Irish university students turning to prostitution to fund studies

Female students at an Irish university are turning to sex work to help fund their studies, a report has claimed.

The university and College Union and the Students' Union claimed some PhD students at Queen's University Belfast are being paid below the minimum wage.

One anonymous submission states that postgraduate women felt there was "little choice" but to go into sex work due to financial adversity.

These students are frequently "from working-class backgrounds" with "no access to credit", it said.

Some 250 of Queen's 1,365 postgraduate student population replied to the survey, which was hosted online by UCU.

PhD study is the highest level of study that can be taken at university level. A full-time standard postgraduate research tuition fee, for a student commencing study this year, is £4,121 (€4,616). Some 40% of respondents said they are expected to undertake unpaid work such as office hours, meeting students, replying to student emails, marking essays and extra work for their supervisor.
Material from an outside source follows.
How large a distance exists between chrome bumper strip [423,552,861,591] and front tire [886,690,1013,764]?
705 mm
The report claims there is no standardised pay across departments, with fees for marking "normally around £3 (€3.35) per exam and anywhere from £4 to £11 (€4.50 to €12.32)  to  per assignment."
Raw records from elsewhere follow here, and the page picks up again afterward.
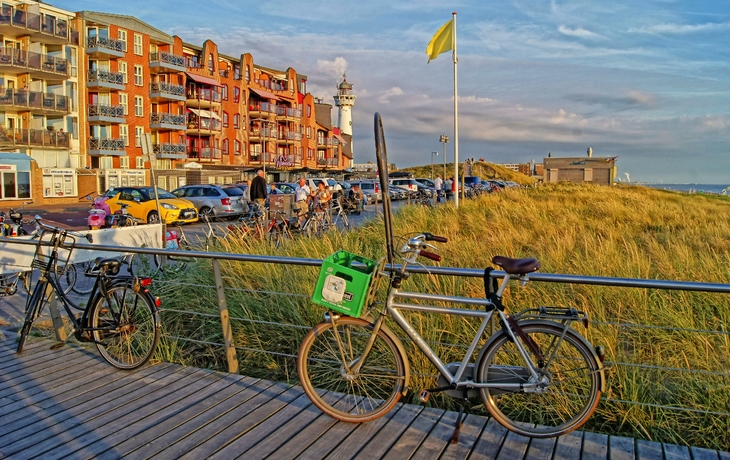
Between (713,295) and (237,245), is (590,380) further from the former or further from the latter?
(237,245)

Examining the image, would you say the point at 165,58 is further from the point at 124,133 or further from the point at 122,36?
the point at 124,133

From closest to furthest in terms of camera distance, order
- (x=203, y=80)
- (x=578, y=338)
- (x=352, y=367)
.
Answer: (x=578, y=338) → (x=352, y=367) → (x=203, y=80)

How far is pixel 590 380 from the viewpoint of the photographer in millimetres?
3461

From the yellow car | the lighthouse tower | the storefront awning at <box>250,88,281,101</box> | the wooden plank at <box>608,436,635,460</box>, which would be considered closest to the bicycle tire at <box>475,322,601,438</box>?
the wooden plank at <box>608,436,635,460</box>

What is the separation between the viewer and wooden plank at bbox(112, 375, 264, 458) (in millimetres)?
3596

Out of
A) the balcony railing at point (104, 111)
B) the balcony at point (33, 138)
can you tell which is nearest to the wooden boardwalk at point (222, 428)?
the balcony at point (33, 138)

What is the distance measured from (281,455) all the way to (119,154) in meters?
47.8

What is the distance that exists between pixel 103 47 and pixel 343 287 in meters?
48.7

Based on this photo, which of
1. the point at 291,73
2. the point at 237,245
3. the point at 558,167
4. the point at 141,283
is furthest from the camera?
the point at 291,73

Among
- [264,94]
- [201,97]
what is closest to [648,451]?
[201,97]

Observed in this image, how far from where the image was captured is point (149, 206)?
24375 millimetres

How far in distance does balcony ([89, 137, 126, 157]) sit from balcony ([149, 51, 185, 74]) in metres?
8.47

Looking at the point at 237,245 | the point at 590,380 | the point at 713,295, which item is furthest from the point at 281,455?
the point at 237,245

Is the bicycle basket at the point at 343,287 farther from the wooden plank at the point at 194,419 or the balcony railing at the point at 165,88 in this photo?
the balcony railing at the point at 165,88
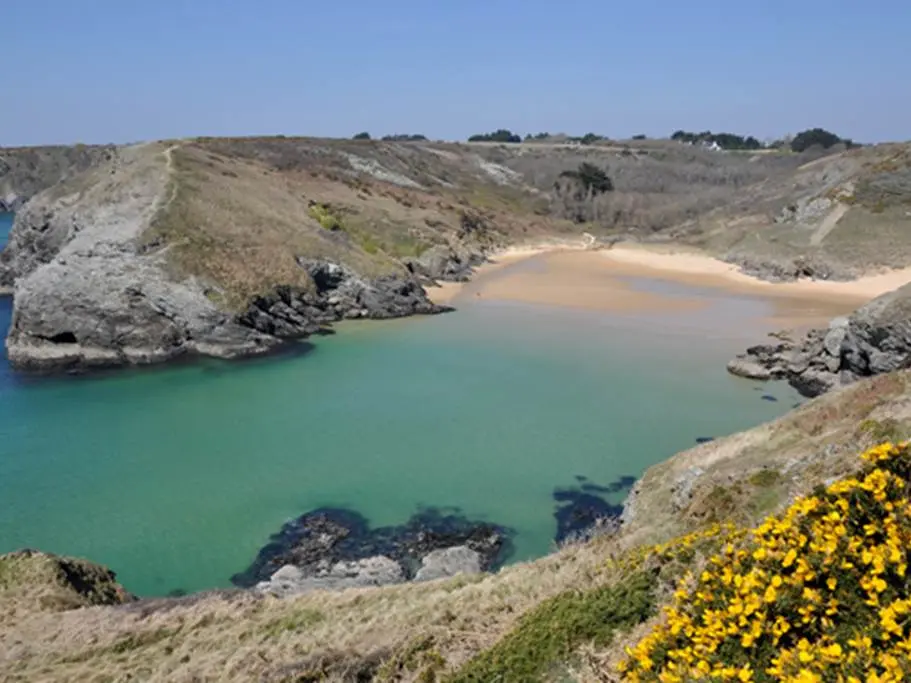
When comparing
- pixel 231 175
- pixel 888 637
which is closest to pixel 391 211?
pixel 231 175

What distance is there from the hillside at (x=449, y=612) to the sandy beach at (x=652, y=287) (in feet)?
136

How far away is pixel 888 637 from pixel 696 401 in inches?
1267

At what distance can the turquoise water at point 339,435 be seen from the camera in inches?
1024

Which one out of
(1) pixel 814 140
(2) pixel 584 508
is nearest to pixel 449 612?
(2) pixel 584 508

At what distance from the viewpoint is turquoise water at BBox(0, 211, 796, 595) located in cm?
2600

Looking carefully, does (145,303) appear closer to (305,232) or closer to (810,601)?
(305,232)

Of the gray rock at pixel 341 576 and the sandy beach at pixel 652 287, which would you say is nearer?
the gray rock at pixel 341 576

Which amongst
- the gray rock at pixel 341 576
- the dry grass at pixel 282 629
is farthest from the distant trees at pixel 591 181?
the dry grass at pixel 282 629

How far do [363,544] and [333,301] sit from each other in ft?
130

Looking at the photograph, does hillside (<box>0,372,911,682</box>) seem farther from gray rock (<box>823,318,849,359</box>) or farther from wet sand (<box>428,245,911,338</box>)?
wet sand (<box>428,245,911,338</box>)

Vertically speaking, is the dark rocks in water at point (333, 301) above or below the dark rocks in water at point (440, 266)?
below

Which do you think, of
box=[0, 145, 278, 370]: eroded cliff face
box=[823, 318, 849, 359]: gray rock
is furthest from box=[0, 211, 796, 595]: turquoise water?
box=[823, 318, 849, 359]: gray rock

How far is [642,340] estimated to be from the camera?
165 ft

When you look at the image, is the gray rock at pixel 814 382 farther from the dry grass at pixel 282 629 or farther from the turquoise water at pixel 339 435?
the dry grass at pixel 282 629
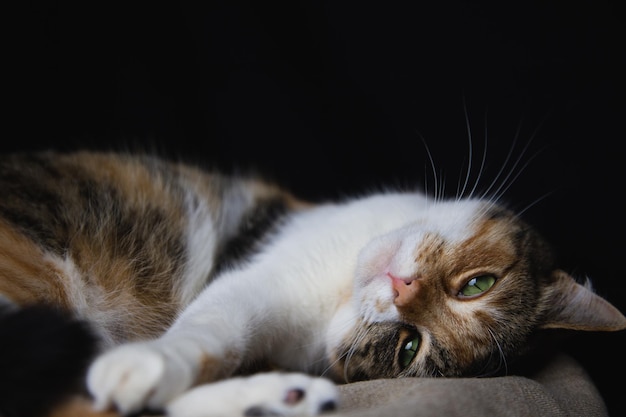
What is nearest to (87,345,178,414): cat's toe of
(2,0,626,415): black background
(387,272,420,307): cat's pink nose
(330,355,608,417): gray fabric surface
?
(330,355,608,417): gray fabric surface

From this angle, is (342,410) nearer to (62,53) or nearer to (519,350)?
(519,350)

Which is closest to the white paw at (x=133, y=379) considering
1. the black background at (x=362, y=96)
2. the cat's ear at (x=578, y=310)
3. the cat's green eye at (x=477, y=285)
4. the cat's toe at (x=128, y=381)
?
the cat's toe at (x=128, y=381)

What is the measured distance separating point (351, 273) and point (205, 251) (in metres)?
0.38

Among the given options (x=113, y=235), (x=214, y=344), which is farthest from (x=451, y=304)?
(x=113, y=235)

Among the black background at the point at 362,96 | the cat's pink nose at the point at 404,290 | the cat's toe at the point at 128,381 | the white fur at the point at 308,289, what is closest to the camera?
the cat's toe at the point at 128,381

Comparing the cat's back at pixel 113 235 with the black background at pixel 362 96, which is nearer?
the cat's back at pixel 113 235

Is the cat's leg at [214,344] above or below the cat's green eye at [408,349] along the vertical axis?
above

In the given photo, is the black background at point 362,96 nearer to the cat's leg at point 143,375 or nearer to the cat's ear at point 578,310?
the cat's ear at point 578,310

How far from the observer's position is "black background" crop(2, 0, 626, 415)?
170 centimetres

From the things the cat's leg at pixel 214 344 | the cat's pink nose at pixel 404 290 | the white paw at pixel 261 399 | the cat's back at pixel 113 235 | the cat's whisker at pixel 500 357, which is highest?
the cat's back at pixel 113 235

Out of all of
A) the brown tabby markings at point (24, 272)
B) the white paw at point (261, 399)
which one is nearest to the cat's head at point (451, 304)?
the white paw at point (261, 399)

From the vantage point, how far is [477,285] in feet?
4.05

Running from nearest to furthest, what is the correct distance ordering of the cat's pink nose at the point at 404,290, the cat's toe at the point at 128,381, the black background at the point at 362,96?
the cat's toe at the point at 128,381 < the cat's pink nose at the point at 404,290 < the black background at the point at 362,96

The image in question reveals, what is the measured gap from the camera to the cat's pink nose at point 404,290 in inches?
45.8
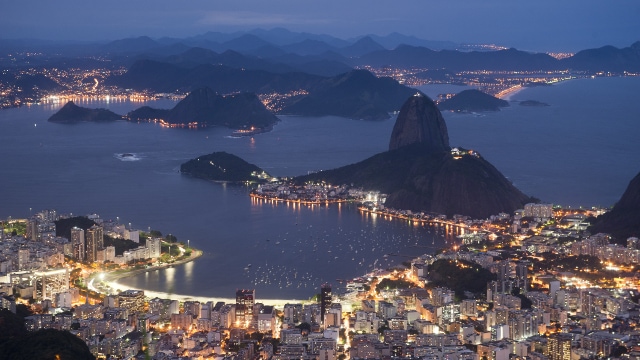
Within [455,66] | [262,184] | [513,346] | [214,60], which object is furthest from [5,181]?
[455,66]

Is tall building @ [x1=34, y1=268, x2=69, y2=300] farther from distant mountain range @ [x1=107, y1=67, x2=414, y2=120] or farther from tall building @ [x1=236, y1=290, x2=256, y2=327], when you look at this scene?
distant mountain range @ [x1=107, y1=67, x2=414, y2=120]

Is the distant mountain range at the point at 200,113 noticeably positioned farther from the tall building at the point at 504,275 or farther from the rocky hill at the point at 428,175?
the tall building at the point at 504,275

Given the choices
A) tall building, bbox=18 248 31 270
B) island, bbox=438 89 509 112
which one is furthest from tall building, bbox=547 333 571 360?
island, bbox=438 89 509 112

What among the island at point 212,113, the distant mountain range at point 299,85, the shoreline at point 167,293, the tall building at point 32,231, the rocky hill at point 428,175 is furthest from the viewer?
the distant mountain range at point 299,85

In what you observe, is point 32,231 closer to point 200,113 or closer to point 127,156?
point 127,156

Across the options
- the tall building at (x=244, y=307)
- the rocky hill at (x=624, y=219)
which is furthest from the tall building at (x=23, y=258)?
the rocky hill at (x=624, y=219)

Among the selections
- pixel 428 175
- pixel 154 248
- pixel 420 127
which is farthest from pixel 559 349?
pixel 420 127
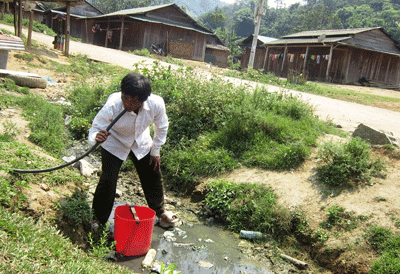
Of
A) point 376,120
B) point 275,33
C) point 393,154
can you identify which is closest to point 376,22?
point 275,33

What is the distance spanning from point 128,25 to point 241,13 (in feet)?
159

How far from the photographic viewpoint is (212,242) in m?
4.18

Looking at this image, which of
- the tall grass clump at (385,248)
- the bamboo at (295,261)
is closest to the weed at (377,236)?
the tall grass clump at (385,248)

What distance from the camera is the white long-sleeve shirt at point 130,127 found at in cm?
316

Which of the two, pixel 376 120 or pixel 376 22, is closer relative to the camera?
pixel 376 120

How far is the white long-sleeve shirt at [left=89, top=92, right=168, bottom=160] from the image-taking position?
3164mm

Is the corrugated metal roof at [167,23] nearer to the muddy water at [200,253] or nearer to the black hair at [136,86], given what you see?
the muddy water at [200,253]

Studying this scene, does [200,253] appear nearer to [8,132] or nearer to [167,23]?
[8,132]

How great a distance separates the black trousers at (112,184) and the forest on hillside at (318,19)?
3761 cm

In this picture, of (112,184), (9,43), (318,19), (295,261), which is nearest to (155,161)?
(112,184)

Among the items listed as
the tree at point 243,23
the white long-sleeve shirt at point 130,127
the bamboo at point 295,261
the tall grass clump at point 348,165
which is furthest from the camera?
the tree at point 243,23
It states that the average hourly pay for teaching time is £33 (€37) a hour. However, with preparation time factored in, some students are "not receiving the minimum wage for each hour they work (£6 (€6.72) compared with £7.20 (€8.06))."
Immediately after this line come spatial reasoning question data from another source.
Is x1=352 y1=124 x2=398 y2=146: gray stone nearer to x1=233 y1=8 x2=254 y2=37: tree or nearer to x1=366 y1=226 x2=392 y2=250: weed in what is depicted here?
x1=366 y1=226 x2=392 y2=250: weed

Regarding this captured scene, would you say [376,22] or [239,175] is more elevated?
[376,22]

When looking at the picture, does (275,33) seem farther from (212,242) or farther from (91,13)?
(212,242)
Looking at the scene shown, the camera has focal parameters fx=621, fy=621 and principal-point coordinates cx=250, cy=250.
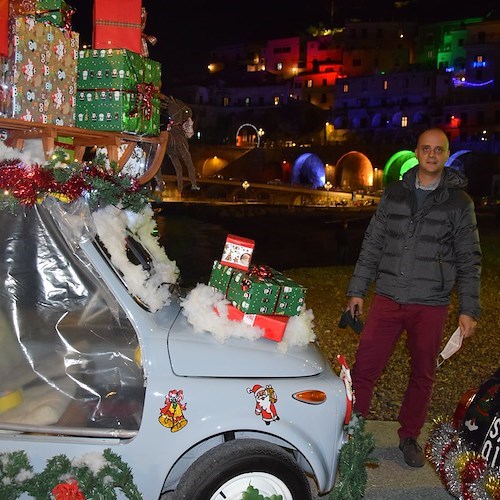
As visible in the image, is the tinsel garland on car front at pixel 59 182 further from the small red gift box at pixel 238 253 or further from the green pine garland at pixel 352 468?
the green pine garland at pixel 352 468

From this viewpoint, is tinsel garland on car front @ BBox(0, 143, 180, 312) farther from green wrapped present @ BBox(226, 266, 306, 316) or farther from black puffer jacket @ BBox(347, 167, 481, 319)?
black puffer jacket @ BBox(347, 167, 481, 319)

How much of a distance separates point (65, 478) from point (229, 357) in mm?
967

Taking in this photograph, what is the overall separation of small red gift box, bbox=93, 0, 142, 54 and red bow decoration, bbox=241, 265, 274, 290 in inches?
73.1

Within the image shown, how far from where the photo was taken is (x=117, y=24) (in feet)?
13.8

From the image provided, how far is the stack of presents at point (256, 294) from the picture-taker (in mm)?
3277

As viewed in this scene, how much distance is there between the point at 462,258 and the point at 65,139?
2856 millimetres

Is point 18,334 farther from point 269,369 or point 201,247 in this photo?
point 201,247

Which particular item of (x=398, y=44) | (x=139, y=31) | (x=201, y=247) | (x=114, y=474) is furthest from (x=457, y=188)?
(x=398, y=44)

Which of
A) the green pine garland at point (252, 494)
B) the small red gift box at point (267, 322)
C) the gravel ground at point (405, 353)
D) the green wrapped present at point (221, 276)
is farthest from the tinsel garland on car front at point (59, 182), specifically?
the gravel ground at point (405, 353)

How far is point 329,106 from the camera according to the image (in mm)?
101438

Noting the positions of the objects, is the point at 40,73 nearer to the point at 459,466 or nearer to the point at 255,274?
the point at 255,274

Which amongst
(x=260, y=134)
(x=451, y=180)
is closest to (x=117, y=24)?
(x=451, y=180)

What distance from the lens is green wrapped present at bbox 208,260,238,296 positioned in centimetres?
345

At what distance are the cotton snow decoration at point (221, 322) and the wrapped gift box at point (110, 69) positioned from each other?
1506 millimetres
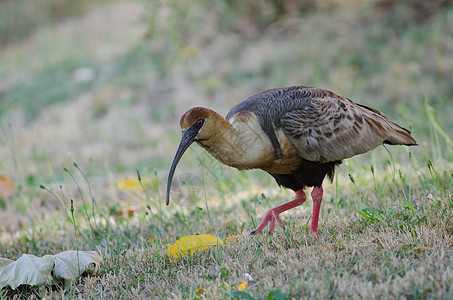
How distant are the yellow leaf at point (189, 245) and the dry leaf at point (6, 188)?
12.2 feet

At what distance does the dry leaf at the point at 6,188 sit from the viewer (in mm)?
6375

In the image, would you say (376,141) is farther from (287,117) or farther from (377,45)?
(377,45)

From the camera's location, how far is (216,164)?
480 centimetres

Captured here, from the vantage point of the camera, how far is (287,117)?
3.86 metres

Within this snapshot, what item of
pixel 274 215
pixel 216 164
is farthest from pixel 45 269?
pixel 216 164

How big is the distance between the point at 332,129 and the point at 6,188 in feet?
15.2

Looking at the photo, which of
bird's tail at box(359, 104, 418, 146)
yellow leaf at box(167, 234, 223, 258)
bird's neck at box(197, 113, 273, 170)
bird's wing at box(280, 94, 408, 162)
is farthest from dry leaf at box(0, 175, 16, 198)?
bird's tail at box(359, 104, 418, 146)

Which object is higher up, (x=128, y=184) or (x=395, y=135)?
(x=395, y=135)

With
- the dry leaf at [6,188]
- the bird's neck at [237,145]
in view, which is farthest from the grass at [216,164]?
the bird's neck at [237,145]

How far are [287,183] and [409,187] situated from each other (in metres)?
1.23

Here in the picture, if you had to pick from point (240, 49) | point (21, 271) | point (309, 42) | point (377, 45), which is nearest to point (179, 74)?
point (240, 49)

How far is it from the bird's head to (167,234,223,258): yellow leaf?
1.18ft

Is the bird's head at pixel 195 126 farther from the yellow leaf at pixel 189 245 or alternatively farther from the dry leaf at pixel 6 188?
the dry leaf at pixel 6 188

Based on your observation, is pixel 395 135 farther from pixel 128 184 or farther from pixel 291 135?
pixel 128 184
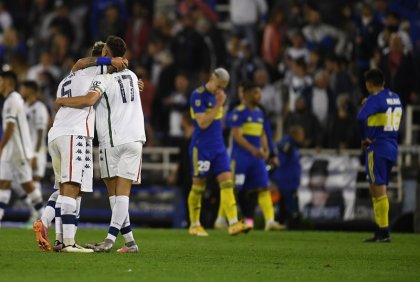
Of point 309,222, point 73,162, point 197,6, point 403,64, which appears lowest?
point 309,222

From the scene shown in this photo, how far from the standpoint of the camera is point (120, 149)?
1338cm

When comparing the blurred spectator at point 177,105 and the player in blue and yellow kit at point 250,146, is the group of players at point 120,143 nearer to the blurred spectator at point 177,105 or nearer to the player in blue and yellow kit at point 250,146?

Each teaching assistant is spending "an average of 5.5 hours per week preparing for their class", the report adds.

Other issues of concern raised include lack of payment, late payment, unrealistic workloads with tough deadlines, poor support for disabled students and threats of contract termination to students who challenge poor working conditions.

UCU and Students' Union have made four key demands from the university. These include no more unpaid marking of exams or assignments and a ban on unpaid office hours.

They also want payment for work, reflecting the time taken to do it, and a fairer pay scale for various tasks.

Dr Fabian Schuppert, who is president of UCU at QUB, "hopes that Queen's will take the concerns the report raises seriously".

He said: "The demands the report sets out are very reasonable: no unpaid office hours. Fair pay for the time actually spent on tasks. That does not seem too much to ask for."

A spokesperson for Queen's refuted that PhD students are undervalued.

They said: "The most recent Postgraduate Research Experience Survey recorded an overall satisfaction score of 82.8% by Queen's students. These satisfaction levels do not accord with the findings publicised by the UCU.

"In particular, the university takes the issue of student welfare very seriously and is proud of its record in this area."